EXTRACT PROVIDED -
The following sections offer a more detailed examination of the individual process phases and the interaction between the data management level and the research level, with reference to the project phases.

Figure 2. Visualization of activities and process integration between the data management level and the research level (excerpt)
4.1. Project planning
In the planning phase of a research project, the research proposal is written and the research project is further refined. At this stage, RDM is integrated to ensure the structured and sustainable handling of the research data.
Planning
Project planning of the initiated and defined project starts with the definition of the research project and the objectives and proceeds with the preparation and submission of the proposal document. The proposal is orientated towards the requirements of the funding body and includes university and industry-related research projects. At the data management level, the main goal is to develop a data management plan (DMP) that considers the requirements of funding bodies, project partners, and scientific communities. It contains specifications for the data structure, metadata, data formats, and strategies for securing and versioning the data within the project duration and beyond. This plan is prepared concurrently with the proposal and subsequently attached to the documents. Upon approval, the project is transferred to the control phase at the commencement of the project.
4.2. Project execution
The execution phase encompasses the content-related processing of the project and represents the research process. It is based on the processing of work packages, which are defined in a results-driven manner to generate new scientific findings.
Collection (Planning)
Once a work package has begun processing, the data collection phase commences. This phase comprises several steps, the selection of research methods, the identification of existing data, the planning of a data structure, and the definition of metadata to document the collection processes. Data collection is conducted through the generation of new data, the reuse of existing data, or a combination of both, and includes their initial processing. As part of the RDM, the processes and the defined metadata are documented during data collection, thereby ensuring data quality. Once the data collection is complete, the data is saved together with the metadata as a database.
Analysis/Synthesis
In the analysis/synthesis phase, the database is prepared, aggregated, and analyzed. At the research level, methodological approaches and tools are employed to analyze and synthesize scientific findings. At the data management level, data processing is documented, and traceability is ensured through the use of workflow models. The results are merged, the data structure finalized and compiled as research results.
Publication/Access/Archiving
Upon completion of the analysis, the publication procedure may then be initiated. This involves the dissemination of research results and the assignment of a digital object identifier (DOI). Concurrently, access to the underlying data structure can be ensured or archiving can be conducted. In this context, the underlying data to be made accessible or archived must be defined at the data management level.
Technical reusability is taken into account and additional metadata is created. The data is uploaded to repositories and, if public, is assigned a DOI to ensure that it can be cited and found.
4.3. Project closure
The final phase of the project cycle entails the completion of the project and verification of the archiving or accessibility of all relevant data.
Completion
Upon completion of the work packages, the archiving or accessibility of the research data is finally verified. If data is missing, the processes are initiated anew. Concurrently, a final report is prepared and submitted. Upon completion of these activities, the project attains its target status.

EXTRACTED RECORDS -
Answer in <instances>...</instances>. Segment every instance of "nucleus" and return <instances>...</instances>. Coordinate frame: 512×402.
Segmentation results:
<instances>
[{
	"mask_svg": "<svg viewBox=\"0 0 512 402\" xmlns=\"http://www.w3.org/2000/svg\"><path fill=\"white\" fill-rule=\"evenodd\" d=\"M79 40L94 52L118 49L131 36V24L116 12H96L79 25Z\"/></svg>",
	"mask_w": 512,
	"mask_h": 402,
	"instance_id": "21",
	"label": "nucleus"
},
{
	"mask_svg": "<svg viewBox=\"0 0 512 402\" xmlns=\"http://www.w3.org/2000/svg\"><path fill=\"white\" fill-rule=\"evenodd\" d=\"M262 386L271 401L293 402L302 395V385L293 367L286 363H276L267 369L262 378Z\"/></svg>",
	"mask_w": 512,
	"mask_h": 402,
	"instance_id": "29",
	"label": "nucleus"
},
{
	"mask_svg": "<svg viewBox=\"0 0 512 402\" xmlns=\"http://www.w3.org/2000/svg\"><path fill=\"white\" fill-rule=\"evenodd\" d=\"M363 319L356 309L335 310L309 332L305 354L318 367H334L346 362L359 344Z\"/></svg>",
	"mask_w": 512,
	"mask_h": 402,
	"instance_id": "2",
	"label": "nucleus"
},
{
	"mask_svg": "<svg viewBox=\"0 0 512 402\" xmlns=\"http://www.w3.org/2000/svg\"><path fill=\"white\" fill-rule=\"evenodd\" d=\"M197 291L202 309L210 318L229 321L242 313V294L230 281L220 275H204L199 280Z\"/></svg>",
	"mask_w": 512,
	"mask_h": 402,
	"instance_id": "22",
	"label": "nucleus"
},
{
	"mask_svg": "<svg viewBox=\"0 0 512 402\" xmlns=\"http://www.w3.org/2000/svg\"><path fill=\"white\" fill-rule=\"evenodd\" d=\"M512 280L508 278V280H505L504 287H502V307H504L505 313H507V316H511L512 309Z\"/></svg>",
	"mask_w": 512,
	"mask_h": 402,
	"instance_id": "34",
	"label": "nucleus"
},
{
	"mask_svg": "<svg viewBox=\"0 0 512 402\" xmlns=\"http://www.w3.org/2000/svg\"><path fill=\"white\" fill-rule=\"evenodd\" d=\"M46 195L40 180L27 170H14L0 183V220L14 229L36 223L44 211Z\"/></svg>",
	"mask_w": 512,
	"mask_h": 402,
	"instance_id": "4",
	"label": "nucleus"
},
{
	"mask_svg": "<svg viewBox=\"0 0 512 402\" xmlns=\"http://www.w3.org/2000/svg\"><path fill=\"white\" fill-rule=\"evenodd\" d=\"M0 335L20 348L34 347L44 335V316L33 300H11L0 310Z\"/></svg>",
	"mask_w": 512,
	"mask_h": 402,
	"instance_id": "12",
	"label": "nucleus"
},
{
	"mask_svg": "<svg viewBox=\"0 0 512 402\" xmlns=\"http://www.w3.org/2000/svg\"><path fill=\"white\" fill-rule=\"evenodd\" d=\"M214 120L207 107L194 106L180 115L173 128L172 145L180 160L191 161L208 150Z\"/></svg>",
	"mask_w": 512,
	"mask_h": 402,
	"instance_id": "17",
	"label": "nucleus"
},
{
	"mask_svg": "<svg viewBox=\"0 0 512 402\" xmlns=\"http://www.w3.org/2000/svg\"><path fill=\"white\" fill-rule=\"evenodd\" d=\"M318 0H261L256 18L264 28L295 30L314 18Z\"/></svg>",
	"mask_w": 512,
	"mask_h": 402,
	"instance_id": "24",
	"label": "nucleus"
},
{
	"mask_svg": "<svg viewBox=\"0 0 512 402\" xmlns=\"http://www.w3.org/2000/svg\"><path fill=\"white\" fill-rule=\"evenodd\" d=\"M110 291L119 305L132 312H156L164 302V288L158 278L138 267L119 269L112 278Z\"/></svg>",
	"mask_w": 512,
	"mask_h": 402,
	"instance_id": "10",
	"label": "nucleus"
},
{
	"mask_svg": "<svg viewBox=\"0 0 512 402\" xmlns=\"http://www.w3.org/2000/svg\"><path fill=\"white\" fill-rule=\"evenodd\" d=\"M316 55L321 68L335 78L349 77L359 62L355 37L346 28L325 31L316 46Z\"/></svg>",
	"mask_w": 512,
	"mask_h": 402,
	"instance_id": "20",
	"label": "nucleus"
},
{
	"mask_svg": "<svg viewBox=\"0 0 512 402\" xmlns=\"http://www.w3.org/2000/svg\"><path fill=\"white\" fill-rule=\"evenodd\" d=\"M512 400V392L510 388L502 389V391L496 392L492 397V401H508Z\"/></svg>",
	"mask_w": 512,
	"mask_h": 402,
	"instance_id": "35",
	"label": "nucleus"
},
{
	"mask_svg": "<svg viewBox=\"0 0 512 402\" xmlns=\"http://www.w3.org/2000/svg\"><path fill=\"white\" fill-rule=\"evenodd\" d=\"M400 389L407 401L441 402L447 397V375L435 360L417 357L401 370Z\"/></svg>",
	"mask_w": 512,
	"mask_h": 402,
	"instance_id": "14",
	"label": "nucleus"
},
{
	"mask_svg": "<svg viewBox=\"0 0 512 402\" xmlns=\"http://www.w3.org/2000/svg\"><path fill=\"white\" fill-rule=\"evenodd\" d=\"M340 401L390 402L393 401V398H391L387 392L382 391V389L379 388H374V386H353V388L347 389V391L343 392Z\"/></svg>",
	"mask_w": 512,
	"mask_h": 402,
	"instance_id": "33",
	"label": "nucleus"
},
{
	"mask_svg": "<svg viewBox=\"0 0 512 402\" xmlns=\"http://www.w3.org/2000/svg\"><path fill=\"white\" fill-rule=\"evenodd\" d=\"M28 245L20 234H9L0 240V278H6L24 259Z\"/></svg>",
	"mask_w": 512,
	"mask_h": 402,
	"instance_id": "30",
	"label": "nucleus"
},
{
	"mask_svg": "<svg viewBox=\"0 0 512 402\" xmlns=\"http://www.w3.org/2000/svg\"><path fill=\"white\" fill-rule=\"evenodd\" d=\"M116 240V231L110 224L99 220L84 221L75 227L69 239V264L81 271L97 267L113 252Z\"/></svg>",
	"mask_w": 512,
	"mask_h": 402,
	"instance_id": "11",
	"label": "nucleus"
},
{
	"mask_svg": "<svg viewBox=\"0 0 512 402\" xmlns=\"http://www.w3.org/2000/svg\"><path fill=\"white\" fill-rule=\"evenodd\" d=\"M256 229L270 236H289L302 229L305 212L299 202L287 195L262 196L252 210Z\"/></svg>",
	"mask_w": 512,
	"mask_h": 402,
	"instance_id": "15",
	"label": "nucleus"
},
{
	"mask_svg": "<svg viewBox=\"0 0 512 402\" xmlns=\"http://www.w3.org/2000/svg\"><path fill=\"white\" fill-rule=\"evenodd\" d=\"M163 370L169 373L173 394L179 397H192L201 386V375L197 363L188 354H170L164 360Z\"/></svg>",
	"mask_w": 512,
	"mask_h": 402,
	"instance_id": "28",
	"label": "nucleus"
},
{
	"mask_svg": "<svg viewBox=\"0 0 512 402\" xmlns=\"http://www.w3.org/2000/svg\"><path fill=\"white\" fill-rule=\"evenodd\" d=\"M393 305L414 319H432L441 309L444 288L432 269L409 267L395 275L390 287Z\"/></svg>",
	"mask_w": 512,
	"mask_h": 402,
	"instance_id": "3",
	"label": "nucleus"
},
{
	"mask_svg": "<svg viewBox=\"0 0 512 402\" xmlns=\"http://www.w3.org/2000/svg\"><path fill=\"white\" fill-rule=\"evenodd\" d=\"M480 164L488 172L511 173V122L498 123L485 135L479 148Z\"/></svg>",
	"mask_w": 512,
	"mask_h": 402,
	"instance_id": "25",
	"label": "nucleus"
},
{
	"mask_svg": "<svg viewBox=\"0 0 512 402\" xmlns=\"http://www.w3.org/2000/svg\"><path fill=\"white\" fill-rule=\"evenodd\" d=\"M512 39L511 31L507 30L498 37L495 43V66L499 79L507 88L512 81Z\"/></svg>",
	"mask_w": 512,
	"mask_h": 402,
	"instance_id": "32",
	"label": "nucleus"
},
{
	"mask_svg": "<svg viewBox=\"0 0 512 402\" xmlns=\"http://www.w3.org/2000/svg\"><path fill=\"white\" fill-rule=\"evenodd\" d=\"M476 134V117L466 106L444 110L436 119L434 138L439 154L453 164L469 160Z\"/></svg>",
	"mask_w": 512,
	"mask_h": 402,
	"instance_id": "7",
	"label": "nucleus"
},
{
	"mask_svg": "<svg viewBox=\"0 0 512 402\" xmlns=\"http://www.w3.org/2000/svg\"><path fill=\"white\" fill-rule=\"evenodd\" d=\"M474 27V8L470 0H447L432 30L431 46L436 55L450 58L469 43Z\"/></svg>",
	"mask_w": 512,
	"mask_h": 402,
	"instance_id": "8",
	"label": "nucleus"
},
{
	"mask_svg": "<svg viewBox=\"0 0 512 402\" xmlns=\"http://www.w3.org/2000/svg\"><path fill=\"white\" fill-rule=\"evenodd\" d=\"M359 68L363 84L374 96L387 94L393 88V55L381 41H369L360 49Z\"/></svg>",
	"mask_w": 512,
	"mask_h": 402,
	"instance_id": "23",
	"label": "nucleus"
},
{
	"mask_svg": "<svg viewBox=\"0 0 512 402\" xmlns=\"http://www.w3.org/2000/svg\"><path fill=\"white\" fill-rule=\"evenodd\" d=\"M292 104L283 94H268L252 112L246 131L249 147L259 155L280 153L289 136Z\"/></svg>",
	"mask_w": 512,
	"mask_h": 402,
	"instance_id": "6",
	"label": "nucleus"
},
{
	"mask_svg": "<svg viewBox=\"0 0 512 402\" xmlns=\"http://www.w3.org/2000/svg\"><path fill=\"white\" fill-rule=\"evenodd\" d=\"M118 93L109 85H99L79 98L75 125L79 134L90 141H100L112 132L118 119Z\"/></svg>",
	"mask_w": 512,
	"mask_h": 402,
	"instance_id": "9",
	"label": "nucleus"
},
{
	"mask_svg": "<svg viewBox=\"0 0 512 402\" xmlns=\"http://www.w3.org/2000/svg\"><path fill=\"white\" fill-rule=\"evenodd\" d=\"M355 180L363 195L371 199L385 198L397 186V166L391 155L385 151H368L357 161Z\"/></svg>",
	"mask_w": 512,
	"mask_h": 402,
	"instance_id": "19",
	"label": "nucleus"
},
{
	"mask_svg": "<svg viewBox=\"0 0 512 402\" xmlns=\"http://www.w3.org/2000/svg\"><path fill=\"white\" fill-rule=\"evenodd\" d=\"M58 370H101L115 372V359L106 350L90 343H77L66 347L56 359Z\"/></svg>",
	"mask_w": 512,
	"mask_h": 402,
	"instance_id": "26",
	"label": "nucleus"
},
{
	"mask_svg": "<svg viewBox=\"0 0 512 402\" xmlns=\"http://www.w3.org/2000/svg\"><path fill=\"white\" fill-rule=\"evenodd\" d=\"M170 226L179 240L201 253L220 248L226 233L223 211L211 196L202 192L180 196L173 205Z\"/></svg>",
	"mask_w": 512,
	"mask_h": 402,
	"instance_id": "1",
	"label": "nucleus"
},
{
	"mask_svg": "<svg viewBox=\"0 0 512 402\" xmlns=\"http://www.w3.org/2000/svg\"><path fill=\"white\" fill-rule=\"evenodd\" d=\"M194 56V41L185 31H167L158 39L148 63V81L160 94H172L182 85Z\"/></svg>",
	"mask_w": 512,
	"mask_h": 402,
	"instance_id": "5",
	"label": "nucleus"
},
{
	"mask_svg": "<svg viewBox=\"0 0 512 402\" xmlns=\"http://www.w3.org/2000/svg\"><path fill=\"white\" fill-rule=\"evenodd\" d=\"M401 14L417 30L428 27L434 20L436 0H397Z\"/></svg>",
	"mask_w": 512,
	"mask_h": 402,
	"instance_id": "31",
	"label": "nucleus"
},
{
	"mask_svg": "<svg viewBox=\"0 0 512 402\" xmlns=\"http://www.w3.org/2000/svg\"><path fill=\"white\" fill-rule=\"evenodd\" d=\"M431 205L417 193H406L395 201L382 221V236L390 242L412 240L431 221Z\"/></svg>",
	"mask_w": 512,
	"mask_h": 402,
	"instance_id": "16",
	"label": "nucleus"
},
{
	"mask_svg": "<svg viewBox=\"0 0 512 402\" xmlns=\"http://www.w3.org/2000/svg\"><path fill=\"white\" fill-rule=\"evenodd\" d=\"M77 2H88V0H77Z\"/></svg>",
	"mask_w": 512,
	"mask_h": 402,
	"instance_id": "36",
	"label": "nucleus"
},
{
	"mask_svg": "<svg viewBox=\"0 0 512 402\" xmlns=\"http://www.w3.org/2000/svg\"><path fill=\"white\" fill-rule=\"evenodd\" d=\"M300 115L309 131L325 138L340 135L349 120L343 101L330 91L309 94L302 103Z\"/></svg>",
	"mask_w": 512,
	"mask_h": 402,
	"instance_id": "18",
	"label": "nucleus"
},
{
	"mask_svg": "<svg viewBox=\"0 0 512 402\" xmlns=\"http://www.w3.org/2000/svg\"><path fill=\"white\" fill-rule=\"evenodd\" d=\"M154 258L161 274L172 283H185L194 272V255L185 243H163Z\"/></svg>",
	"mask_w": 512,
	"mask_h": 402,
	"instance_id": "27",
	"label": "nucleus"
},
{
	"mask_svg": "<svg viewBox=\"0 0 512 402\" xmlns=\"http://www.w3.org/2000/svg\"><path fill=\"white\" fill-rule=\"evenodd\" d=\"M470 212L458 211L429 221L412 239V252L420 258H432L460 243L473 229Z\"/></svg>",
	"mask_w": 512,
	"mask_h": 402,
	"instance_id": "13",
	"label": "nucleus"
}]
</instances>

TASKS TO PERFORM -
a. Answer these questions using the text on research project phases, one line each:
(i) At the data management level, what is the main goal during project planning?
(ii) During analysis/synthesis, what is used to ensure traceability?
(iii) At project completion, what happens if data is missing?
b. For each statement, say yes or no according to the text on research project phases, and quote the words that decide it:
(i) The data management plan is written only after the proposal has been submitted.
(ii) When data collection is complete, the data is saved with the metadata as a database.
(iii) All data uploaded to repositories is assigned a DOI, whether public or not.

THE ANSWERS -
a.
(i) To develop a data management plan (DMP) that considers the requirements of funding bodies, project partners, and scientific communities.
(ii) Workflow models.
(iii) The processes are initiated anew.

b.
(i) No: "This plan is prepared concurrently with the proposal and subsequently attached to the documents."
(ii) Yes: "Once the data collection is complete, the data is saved together with the metadata as a database."
(iii) No: "The data is uploaded to repositories and, if public, is assigned a DOI"